Be advised that when the fix commences it will shut down all running processes and you may lose the desktop and icons, they will return on reboot

If you have Malwarebytes 1.6 or better installed please disable it for the duration of this run
To disable MBAM
Open the scanner and select the protection tab
Remove the tick from “Start with Windows”
Reboot and then run OTL

http://i1224.photobucket.com/albums/ee362/Essexboy3/mbamstop.jpg

Run OTL

[*]Under the Custom Scans/Fixes box at the bottom, paste in the following

:Commands [CREATERESTOREPOINT]

:Files
C:\Windows\System32\drivers\int15.sys|C:\Acer\Empowering Technology\eRecovery\int15.sys /replace

:Commands
[emptytemp]
[Reboot]


[*]Then click the Run Fix button at the top
[*]Let the program run unhindered, reboot the PC when it is done
[*]Open OTL again and click the Quick Scan button. Post the log it produces in your next reply.

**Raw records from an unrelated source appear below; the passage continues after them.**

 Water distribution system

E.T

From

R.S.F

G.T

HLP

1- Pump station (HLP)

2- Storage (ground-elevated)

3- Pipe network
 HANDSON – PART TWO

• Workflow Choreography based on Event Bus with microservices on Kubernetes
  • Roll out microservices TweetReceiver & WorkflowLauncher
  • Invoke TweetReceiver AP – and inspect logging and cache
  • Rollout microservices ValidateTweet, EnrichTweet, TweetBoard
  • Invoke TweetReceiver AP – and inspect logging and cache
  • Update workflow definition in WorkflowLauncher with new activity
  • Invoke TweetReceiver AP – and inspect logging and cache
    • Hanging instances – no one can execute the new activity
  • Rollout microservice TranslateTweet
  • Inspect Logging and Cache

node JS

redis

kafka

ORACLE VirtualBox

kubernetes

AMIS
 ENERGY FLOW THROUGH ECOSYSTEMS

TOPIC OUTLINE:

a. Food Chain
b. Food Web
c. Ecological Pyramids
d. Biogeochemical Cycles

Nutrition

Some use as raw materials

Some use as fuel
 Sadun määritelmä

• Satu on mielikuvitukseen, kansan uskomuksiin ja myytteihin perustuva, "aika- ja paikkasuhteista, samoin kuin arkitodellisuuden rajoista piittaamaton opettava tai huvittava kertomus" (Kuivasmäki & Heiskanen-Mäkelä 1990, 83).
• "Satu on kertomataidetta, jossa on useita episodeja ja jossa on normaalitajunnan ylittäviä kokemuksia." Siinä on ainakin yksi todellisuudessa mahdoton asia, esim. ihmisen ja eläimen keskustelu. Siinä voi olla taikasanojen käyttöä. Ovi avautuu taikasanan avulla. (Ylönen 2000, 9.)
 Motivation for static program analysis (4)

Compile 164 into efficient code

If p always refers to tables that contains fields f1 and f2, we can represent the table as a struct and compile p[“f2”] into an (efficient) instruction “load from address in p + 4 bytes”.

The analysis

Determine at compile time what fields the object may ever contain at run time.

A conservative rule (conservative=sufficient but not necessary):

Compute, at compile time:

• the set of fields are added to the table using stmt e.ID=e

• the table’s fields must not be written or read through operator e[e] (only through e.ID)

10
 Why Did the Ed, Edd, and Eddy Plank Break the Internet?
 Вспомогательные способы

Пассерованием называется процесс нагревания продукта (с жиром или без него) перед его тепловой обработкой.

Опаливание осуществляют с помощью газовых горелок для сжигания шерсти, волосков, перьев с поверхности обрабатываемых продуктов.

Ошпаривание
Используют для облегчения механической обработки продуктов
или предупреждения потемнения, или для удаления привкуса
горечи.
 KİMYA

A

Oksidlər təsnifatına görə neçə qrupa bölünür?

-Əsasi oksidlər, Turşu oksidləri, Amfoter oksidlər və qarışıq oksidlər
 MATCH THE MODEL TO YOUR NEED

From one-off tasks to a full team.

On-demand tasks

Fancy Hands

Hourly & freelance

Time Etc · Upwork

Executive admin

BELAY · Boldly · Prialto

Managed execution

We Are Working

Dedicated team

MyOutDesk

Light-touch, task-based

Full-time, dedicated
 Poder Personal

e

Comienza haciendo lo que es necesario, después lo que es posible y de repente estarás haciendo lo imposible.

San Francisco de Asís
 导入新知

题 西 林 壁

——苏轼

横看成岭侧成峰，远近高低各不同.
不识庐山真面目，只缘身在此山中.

Hi Essexboy, do you want me to re-run aswMBR after I have run the OTL fix? Just a little bit confused as you instruct to do this ‘on completion’ but post the that instruction 1st, so wanted to make sure when the before going ahead :slight_smile:

Also I only have free MBAM and it appears that Protection tab is only active with the paid for version.